● **Directive**
Show each line of the data that contains the string "flop".

● **Data rows**
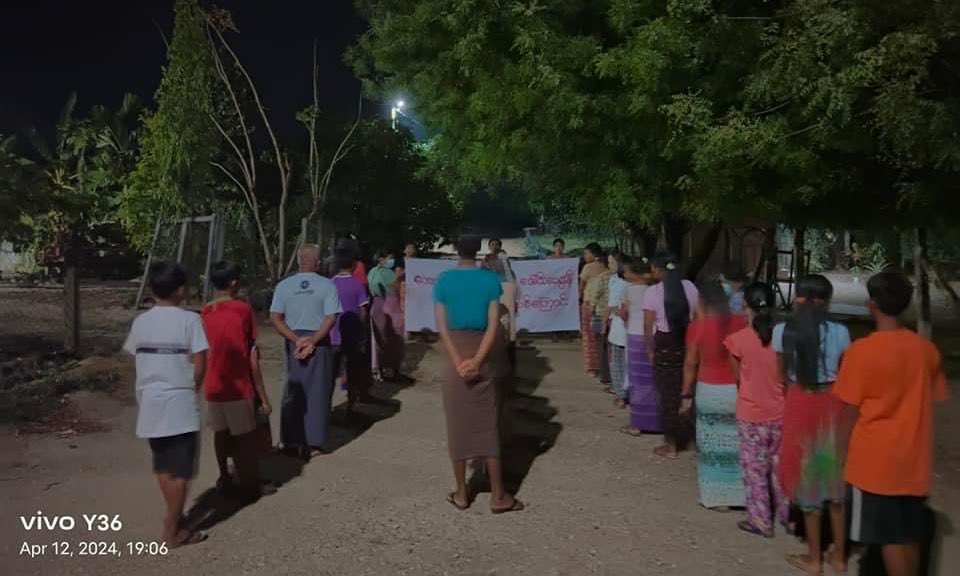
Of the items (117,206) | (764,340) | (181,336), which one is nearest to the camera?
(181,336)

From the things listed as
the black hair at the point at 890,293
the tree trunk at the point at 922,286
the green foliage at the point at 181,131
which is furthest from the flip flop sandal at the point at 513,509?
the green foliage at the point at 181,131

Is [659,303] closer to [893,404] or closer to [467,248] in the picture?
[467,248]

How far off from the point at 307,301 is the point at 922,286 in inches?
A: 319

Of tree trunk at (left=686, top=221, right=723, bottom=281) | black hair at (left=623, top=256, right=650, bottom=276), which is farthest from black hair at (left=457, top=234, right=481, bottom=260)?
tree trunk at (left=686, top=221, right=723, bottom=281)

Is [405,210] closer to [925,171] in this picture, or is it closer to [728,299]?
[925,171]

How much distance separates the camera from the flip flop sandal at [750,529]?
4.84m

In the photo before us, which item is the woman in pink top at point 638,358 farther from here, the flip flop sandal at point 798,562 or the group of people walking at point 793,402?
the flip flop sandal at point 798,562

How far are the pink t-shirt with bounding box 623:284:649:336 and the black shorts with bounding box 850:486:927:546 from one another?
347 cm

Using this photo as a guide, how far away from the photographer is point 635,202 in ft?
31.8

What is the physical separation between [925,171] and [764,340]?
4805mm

--

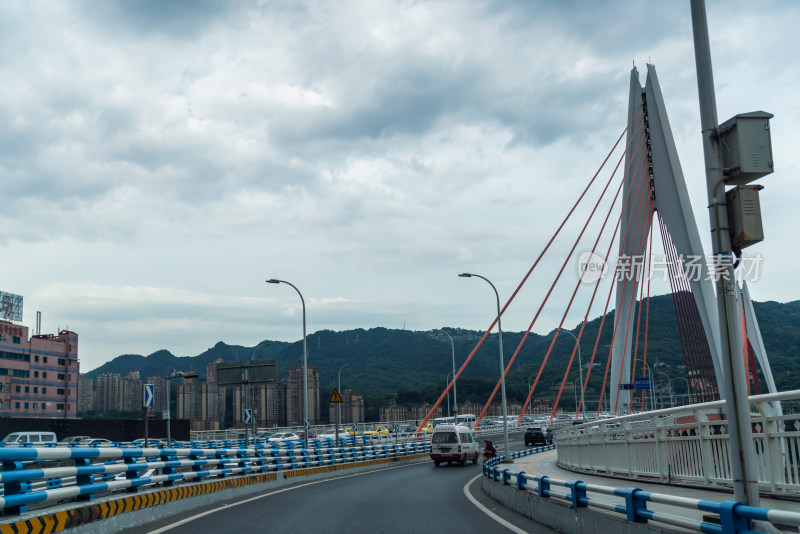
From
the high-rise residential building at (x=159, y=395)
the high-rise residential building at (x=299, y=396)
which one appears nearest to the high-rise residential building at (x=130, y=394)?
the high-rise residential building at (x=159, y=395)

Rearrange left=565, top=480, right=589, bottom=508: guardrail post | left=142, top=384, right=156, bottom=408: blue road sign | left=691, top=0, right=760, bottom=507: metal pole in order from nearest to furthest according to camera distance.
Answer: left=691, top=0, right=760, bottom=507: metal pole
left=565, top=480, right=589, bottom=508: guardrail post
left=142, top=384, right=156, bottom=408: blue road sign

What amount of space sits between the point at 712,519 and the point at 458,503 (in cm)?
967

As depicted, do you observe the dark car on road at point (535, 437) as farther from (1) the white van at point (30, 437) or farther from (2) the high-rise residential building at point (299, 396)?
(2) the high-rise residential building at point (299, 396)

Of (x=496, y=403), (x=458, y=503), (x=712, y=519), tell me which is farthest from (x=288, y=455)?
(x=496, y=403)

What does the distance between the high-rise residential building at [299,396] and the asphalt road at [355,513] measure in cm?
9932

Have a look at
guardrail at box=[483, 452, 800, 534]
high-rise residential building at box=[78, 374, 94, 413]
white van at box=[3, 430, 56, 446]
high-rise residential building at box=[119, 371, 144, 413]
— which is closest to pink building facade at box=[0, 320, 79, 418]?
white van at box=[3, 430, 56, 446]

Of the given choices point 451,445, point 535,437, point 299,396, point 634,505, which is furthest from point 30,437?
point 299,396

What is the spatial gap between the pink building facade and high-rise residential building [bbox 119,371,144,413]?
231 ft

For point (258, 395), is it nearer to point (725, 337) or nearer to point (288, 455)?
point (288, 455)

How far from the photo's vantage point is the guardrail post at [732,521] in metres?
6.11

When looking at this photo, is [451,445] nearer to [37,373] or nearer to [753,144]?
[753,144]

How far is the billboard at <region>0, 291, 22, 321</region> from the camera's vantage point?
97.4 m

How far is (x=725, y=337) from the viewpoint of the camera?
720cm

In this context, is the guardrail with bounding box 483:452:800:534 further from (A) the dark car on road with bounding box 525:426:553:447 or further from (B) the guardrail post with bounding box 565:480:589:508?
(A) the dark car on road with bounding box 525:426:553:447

---

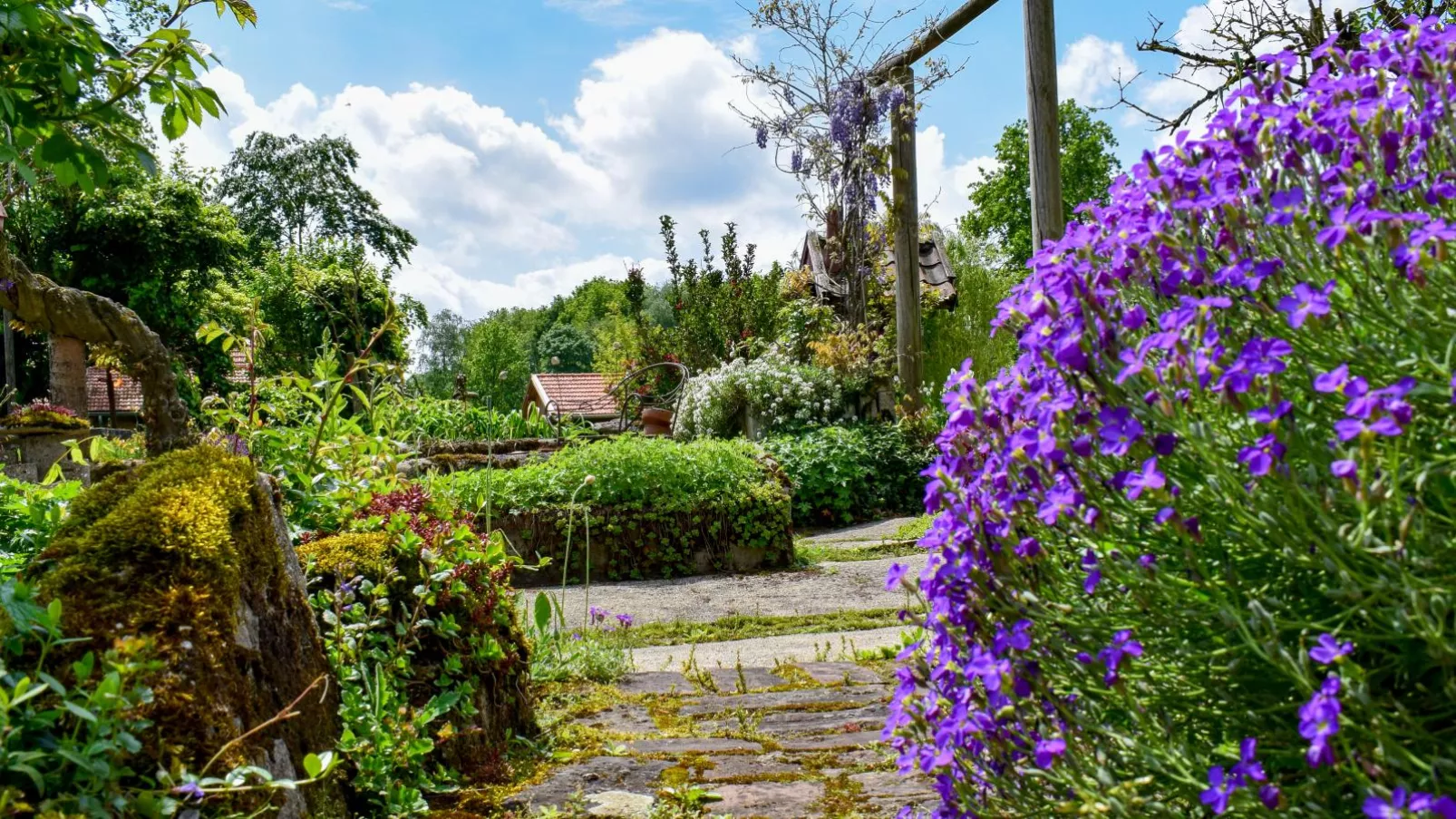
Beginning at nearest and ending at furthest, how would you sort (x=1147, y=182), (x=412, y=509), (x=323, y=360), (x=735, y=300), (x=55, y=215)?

● **Complete output**
which is furthest from the flip flop sandal at the point at 513,509?
How much distance separates the camera from the flip flop sandal at [750,529]?
In the photo before us, which item is the woman in pink top at point 638,358 farther from here, the flip flop sandal at point 798,562 or the group of people walking at point 793,402?
the flip flop sandal at point 798,562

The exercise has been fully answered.